En l’espèce, une situation conflictuelle perdure pendant plusieurs années, entre un salarié protégé (titulaire au moment des faits d’un mandat de délégué du personnel) et son employeur ayant notamment donné lieu à une mutation disciplinaire.

Le salarié sollicite auprès des juges l’annulation de la mutation disciplinaire qui lui aurait été imposée et le paiement de dommages-intérêts au titre d’un harcèlement moral.
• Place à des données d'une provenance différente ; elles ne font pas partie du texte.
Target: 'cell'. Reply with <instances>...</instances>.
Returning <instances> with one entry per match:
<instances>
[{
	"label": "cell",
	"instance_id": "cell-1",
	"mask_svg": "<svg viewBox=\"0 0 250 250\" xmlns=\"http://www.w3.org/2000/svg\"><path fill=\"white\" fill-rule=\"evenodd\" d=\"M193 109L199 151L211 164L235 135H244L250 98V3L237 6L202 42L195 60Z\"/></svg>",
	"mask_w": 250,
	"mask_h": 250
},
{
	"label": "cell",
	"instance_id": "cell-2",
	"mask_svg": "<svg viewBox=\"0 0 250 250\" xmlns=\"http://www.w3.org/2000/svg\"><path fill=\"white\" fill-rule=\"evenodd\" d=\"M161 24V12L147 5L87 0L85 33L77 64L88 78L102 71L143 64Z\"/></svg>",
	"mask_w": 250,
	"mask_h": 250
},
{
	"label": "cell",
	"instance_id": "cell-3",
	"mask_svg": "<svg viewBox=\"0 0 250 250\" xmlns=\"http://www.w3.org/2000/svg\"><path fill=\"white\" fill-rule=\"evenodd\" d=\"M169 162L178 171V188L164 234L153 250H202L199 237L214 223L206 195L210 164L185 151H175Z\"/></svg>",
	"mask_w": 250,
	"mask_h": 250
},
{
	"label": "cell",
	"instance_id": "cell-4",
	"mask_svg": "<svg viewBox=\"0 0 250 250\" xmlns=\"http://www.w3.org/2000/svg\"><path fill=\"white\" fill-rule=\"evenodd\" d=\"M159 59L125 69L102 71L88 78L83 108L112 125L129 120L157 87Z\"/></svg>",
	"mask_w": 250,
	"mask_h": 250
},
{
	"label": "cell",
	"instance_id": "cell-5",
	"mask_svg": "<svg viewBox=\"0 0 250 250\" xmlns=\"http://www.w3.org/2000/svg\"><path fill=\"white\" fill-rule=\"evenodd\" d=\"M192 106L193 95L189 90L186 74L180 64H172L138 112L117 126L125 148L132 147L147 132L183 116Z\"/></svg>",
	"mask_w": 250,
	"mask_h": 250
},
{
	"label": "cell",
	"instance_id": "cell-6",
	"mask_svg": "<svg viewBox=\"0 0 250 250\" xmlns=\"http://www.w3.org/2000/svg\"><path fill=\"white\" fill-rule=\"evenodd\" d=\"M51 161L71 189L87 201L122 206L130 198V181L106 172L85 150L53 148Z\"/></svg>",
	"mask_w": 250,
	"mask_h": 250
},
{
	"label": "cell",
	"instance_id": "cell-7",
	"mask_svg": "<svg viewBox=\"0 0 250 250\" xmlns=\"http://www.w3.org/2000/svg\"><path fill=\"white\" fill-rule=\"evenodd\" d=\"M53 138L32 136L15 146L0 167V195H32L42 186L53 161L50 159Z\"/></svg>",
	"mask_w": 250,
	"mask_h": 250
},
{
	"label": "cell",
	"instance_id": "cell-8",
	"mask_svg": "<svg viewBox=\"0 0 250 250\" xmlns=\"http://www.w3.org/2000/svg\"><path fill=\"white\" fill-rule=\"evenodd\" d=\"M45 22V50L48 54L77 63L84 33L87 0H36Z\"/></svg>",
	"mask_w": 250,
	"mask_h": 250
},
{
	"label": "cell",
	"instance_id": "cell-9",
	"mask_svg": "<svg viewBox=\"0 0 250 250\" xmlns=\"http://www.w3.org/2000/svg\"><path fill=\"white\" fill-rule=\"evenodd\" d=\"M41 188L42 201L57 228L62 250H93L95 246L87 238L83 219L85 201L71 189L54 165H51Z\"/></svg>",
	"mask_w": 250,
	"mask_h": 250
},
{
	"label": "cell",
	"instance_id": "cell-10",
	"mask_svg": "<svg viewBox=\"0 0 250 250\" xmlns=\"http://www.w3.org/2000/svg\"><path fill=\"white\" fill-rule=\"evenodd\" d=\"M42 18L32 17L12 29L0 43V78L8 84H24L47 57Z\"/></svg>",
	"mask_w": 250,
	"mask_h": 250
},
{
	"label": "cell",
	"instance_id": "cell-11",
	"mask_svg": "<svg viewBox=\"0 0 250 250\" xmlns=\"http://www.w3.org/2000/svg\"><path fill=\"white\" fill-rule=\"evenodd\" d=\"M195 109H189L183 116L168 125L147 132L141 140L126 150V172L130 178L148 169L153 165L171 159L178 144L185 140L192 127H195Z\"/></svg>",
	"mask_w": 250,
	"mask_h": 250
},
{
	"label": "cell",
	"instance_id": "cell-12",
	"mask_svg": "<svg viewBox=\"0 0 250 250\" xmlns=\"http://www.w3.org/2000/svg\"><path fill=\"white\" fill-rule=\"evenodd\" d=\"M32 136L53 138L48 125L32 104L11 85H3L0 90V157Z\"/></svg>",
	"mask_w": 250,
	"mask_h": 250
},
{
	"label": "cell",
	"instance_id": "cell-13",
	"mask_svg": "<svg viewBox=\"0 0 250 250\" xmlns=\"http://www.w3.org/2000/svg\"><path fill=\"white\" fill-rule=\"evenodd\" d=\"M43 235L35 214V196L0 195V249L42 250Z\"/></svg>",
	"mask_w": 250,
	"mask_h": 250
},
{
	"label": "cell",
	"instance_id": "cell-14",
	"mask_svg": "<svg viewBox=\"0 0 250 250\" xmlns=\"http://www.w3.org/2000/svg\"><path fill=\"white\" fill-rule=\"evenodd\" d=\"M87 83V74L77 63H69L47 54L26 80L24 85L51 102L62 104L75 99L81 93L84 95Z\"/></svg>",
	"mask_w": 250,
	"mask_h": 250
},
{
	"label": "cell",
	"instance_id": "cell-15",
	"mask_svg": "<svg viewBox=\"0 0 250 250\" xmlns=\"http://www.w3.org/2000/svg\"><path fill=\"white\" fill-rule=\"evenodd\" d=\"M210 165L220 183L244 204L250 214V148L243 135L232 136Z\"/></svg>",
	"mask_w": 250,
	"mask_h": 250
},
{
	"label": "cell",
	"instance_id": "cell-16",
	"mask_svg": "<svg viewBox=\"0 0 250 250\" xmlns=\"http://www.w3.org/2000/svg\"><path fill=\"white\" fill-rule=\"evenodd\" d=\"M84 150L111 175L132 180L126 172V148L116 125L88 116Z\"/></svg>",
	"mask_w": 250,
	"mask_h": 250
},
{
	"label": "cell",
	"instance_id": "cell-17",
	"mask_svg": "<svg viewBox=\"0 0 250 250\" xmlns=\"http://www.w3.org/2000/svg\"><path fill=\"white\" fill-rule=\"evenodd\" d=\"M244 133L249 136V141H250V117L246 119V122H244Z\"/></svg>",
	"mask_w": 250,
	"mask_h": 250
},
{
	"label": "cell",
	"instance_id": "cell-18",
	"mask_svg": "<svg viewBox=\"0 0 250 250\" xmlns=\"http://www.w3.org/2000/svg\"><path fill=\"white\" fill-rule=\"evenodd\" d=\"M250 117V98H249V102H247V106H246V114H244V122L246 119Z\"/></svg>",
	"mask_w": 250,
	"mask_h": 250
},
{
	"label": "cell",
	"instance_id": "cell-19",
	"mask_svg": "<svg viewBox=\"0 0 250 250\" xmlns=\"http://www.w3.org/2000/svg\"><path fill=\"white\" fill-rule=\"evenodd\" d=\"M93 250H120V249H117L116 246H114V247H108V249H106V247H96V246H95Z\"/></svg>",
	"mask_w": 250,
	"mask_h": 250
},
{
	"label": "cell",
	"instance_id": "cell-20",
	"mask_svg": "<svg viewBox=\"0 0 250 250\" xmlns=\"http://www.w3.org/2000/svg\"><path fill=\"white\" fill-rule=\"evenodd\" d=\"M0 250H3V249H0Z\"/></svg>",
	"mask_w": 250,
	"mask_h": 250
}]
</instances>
Ses demandes sont rejetées devant la Cour d’appel. A tort, juge la Cour de cassation.

 

Sur la demande d’annulation de la mutation disciplinaire :

  • La Cour d’appel, pour valider la mutation disciplinaire, retient, outre le respect de la procédure disciplinaire (au cours de laquelle le salarié a été entendu et assisté), que le salarié a rejoint son nouveau lieu de travail à la date requise, sans protestation apparente.
  • La Cour de cassation rappelle qu’aucune modification du contrat ou changement des conditions de travail ne peut être imposé à un salarié protégé et juge que l’acceptation ne peut résulter ni de l’absence de protestation, ni de la poursuite de son travail par le salarié. En l’absence d’acceptation expresse de la part du salarié protégé, la mutation disciplinaire aurait dû être annulée.

Sur la demande de dommages-intérêts au titre d’un harcèlement moral :

  • La Cour d’appel déboute le salarié au motif qu’il ne donne aucun élément sur le préjudice qui serait résulté du harcèlement moral, sachant qu’aucun préjudice n’est automatique.
  • La Cour de cassation écarte cet argument. Elle rappelle les règles d’aménagement de charge de la preuve en matière de harcèlement moral et juge ainsi que la Cour d’appel devait au préalable rechercher si les faits présentés par le salarié ne laissaient pas présumer l’existence d’un harcèlement moral puis, dans l’affirmative, si l’employeur prouvait que ses décisions étaient justifiées par des éléments objectifs étrangers à tout harcèlement.